Pourquoi ce sujet est important
Une prompt injection survient lorsqu’un contenu amène le modèle à suivre des instructions contraires au but de l’application. Elle peut venir de l’utilisateur ou d’un document, email ou page récupéré. Aucun prompt système ne constitue à lui seul une barrière de sécurité.
Distinguer injection directe et indirecte
L’injection directe est saisie par l’utilisateur. L’indirecte est cachée dans une source que l’application fournit au modèle. Un RAG, un navigateur ou un agent de messagerie traite donc des contenus potentiellement hostiles, même si l’utilisateur est légitime.
Séparer données et instructions
Délimitez clairement les contenus externes et indiquez qu’ils ne sont pas des instructions. Cette mesure aide, mais ne garantit pas la sécurité. Les décisions sensibles doivent être contrôlées par du code et des politiques indépendantes du modèle.
Appliquer le moindre privilège
Donnez seulement les outils nécessaires à la tâche. Séparez lecture et écriture, limitez domaines, destinataires, chemins et volumes.
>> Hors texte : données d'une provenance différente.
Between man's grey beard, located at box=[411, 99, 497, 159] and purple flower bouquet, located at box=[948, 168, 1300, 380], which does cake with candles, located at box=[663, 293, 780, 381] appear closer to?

L’outil applique identité, autorisation et validation des arguments. Le modèle ne reçoit jamais un secret qu’il n’a pas besoin d’utiliser.
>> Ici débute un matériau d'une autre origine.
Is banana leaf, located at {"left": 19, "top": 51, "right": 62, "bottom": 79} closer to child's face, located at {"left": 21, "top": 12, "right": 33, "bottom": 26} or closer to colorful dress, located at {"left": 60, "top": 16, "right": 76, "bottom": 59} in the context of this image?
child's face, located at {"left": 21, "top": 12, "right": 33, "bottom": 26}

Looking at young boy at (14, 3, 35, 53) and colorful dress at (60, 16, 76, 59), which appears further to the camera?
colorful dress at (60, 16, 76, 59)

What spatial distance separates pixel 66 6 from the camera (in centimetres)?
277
Protéger contre l’exfiltration
Minimisez le contexte et isolez les données par tenant. Empêchez les outils réseau d’envoyer arbitrairement du contenu. Filtrez les destinations autorisées, détectez les volumes anormaux et exigez confirmation avant une communication externe. Les logs doivent aussi être protégés.
Valider les actions
Affichez récapitulatif, destinataire et effet avant email, publication, paiement ou suppression. Rendez les opérations idempotentes et bornées. Une sortie du modèle est une proposition non fiable jusqu’à sa validation déterministe.
Traiter les documents comme non fiables
Analysez provenance, type et contenu lors de l’ingestion. Ne laissez pas un document modifier la politique ou activer un outil. Pour les pages web, séparez navigation, extraction et décision. Conservez citations pour permettre la revue.
Tester en continu
Créez un corpus d’attaques : fausses instructions, encodage, contenu multilingue, demande de secret, outil détourné et injection dans une source. Mesurez si une donnée est exposée ou une action déclenchée. Rejouez après chaque changement de modèle ou prompt.
Exemple concret
Un agent lit des CV reçus par email. Un PDF contient une instruction demandant d’envoyer les autres candidatures à une URL. Le modèle peut voir le texte, mais ne possède aucun outil réseau générique. L’outil email limite les destinataires et toute communication externe exige validation.
Les erreurs fréquentes
- croire qu’un prompt “ignore les attaques” suffit
- donner un outil HTTP générique
- mettre tous les documents du tenant dans le contexte
- laisser le modèle décider des droits
- journaliser secrets et prompts complets
- tester seulement des attaques en anglais
Checklist
- [ ] Contenus externes identifiés
- [ ] Outils au moindre privilège
- [ ] Autorisation dans le backend
- [ ] Destinations et volumes bornés
- [ ] Actions sensibles confirmées
- [ ] Secrets hors contexte
- [ ] Corpus d’attaques automatisé
- [ ] Alertes d’usage anormal
FAQ
Peut-on éliminer toute prompt injection ?
Pas uniquement par prompting. Réduisez l’impact avec architecture, permissions et validations.
Le RAG est-il vulnérable ?
Oui, car les documents récupérés peuvent contenir des instructions malveillantes.
Un classifieur suffit-il ?
Non. Les détecteurs aident mais peuvent être contournés ; les contrôles d’autorisation restent essentiels.
Que faire si le modèle doit envoyer un email ?
Limitez destinataires et contenu, affichez un aperçu et exigez une confirmation selon le risque.